Subgoal-based Reward Shaping to Improve Efficiency in Reinforcement Learning

TL;DR

This paper introduces a subgoal-based reward shaping method that leverages human knowledge of subgoals to significantly improve learning efficiency in reinforcement learning across various domains.

Contribution

The authors extend potential-based reward shaping to incorporate human-understandable subgoals, making it easier for humans to enhance reinforcement learning performance.

Findings

Our method outperforms baseline and other subgoal methods in learning efficiency.

Experiments conducted in three different domains validate the effectiveness of the proposed approach.

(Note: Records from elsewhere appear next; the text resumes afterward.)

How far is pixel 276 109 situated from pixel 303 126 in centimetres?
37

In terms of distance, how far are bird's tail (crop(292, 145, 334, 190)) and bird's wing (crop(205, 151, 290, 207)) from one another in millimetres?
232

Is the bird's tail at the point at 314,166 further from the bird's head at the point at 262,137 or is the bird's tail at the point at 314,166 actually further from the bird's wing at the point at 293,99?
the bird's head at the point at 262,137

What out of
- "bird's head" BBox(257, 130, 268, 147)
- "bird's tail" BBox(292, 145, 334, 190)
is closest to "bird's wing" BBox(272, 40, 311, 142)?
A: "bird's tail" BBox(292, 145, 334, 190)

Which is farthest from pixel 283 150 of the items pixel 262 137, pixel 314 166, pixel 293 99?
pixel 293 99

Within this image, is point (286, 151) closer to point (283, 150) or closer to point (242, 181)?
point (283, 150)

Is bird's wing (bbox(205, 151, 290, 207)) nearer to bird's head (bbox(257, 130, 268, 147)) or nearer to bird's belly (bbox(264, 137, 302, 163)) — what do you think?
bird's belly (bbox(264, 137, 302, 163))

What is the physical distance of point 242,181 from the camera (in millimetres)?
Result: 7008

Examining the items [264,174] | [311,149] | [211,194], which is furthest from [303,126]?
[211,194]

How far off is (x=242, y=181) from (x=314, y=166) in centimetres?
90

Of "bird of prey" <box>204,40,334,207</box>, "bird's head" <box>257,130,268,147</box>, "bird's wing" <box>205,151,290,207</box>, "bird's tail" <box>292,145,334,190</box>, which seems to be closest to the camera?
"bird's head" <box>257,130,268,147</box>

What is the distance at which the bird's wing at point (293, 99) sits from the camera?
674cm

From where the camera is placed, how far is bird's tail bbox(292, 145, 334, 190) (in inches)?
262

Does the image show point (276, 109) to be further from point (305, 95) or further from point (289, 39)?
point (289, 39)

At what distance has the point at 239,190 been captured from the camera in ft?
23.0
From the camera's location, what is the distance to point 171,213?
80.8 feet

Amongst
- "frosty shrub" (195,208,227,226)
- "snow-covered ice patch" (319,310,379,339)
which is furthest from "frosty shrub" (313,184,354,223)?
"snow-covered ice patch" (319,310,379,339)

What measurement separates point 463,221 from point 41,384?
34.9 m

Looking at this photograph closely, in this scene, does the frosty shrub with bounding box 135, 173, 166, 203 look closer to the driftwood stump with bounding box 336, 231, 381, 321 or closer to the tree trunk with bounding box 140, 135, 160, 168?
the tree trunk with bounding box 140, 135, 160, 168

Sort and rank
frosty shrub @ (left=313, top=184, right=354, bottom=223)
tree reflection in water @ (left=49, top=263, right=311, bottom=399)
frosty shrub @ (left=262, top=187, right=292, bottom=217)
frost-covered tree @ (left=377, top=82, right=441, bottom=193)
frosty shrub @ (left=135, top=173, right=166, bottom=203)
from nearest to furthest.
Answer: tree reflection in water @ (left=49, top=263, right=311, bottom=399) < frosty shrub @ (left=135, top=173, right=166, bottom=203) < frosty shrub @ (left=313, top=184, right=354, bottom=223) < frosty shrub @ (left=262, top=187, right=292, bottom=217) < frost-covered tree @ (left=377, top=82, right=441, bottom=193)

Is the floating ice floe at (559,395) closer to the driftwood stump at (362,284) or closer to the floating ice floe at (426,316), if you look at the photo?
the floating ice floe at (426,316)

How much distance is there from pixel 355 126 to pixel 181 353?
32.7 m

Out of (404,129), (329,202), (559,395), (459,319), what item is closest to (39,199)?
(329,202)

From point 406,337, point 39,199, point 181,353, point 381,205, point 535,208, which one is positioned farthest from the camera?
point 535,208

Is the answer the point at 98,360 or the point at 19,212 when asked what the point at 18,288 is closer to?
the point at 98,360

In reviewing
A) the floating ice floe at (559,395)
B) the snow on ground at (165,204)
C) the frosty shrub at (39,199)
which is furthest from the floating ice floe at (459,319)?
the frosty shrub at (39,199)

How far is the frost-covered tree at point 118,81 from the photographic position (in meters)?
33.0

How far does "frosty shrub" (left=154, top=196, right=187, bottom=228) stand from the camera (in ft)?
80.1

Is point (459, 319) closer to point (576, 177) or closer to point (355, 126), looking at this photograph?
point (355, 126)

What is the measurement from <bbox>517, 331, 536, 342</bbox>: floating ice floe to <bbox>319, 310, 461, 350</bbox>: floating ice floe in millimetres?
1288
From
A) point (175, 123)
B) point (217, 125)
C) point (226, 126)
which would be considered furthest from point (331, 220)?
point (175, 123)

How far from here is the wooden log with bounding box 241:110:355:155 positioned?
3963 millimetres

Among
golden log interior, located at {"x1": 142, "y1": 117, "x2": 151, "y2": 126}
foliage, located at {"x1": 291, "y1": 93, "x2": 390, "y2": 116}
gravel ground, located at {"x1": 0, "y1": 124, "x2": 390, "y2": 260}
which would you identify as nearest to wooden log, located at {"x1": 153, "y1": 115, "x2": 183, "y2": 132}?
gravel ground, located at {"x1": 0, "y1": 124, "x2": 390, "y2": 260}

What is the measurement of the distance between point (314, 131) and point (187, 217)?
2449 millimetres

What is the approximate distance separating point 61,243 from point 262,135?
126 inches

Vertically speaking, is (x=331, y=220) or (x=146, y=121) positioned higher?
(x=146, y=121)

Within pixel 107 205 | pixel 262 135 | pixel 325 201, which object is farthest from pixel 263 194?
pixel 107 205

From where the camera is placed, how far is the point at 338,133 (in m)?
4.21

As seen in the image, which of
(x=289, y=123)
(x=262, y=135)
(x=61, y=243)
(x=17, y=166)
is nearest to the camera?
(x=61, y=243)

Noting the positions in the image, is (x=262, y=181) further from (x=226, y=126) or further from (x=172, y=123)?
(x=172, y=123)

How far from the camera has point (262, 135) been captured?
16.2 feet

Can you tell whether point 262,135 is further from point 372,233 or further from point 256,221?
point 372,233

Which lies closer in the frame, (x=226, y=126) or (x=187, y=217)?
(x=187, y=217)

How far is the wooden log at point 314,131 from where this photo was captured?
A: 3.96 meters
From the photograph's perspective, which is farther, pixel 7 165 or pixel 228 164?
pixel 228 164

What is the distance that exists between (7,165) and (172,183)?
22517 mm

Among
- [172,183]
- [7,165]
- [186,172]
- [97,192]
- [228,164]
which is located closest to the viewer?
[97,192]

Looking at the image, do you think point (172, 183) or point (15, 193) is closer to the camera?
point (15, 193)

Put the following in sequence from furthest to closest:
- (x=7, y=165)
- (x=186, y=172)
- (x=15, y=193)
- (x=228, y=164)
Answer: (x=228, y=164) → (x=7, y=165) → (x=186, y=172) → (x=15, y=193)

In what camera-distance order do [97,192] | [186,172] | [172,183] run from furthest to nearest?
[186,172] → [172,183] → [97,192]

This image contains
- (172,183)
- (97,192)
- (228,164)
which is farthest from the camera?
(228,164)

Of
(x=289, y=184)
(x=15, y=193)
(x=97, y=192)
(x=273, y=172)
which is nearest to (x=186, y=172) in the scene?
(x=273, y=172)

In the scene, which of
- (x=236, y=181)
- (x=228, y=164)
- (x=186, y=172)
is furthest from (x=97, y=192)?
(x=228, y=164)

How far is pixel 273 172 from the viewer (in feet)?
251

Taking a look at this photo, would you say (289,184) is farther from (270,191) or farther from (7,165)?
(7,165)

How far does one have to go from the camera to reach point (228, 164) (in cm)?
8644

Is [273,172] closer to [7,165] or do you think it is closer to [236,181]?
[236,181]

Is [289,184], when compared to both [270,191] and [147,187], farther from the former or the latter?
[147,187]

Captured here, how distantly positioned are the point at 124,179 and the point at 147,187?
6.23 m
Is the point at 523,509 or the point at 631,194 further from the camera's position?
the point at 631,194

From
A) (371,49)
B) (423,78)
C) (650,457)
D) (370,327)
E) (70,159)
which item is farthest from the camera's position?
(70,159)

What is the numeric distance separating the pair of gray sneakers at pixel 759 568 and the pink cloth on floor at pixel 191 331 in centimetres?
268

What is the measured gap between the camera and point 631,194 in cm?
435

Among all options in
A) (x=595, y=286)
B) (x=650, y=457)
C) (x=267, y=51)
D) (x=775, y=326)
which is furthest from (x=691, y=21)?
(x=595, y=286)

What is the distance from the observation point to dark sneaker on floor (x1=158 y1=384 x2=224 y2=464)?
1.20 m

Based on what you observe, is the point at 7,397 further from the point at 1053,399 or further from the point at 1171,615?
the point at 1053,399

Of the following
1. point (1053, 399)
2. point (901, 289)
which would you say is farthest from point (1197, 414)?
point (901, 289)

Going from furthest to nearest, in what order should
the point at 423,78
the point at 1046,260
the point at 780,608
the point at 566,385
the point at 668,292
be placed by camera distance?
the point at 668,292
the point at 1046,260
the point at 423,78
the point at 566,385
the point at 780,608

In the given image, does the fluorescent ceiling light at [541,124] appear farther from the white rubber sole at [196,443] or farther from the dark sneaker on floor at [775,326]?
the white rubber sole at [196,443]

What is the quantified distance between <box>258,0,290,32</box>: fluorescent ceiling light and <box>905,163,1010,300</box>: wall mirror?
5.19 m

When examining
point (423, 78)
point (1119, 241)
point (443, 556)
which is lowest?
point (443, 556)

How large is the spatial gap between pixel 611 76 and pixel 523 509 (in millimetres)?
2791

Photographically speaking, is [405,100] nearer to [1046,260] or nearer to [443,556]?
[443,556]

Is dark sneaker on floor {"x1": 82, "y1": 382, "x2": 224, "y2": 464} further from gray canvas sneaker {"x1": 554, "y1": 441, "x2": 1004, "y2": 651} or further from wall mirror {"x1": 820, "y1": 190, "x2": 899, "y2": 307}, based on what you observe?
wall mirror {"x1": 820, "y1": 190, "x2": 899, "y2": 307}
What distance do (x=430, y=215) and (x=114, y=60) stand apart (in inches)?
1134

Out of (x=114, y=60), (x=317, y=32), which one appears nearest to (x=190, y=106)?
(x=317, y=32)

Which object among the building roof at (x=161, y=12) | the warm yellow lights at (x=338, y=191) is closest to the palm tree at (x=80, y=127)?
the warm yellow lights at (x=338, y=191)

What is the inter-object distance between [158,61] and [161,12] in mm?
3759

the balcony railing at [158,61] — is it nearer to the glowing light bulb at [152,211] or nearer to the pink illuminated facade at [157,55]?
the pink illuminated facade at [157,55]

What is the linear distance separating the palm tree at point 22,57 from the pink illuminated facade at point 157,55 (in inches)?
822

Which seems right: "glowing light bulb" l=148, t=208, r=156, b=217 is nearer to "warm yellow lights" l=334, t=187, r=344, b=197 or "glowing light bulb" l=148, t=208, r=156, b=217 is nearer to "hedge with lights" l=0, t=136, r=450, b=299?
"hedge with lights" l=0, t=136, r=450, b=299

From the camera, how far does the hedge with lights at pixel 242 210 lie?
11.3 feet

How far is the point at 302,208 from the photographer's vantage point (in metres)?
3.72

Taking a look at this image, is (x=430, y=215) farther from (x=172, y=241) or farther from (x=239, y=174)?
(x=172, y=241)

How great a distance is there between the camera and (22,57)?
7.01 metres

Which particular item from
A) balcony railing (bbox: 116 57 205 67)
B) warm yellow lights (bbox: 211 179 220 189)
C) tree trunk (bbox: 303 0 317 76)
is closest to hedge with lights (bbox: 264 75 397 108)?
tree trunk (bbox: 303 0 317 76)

Human-provided subgoals significantly accelerate reinforcement learning processes.

Abstract

Reinforcement learning, which acquires a policy maximizing long-term rewards, has been actively studied. Unfortunately, this learning type is too slow and difficult to use in practical situations because the state-action space becomes huge in real environments. Many studies have incorporated human knowledge into reinforcement Learning. Though human knowledge on trajectories is often used, a human could be asked to control an AI agent, which can be difficult. Knowledge on subgoals may lessen this requirement because humans need only to consider a few representative states on an optimal trajectory in their minds. The essential factor for learning efficiency is rewards. Potential-based reward shaping is a basic method for enriching rewards. However, it is often difficult to incorporate subgoals for accelerating learning over potential-based reward shaping. This is because the appropriate potentials are not intuitive for humans. We extend potential-based reward shaping and propose a subgoal-based reward shaping. The method makes it easier for human trainers to share their knowledge of subgoals. To evaluate our method, we obtained a subgoal series from participants and conducted experiments in three domains, four-rooms(discrete states and discrete actions), pinball(continuous and discrete), and picking(both continuous). We compared our method with a baseline reinforcement learning algorithm and other subgoal-based methods, including random subgoal and naive subgoal-based reward shaping. As a result, we found out that our reward shaping outperformed all other methods in learning efficiency.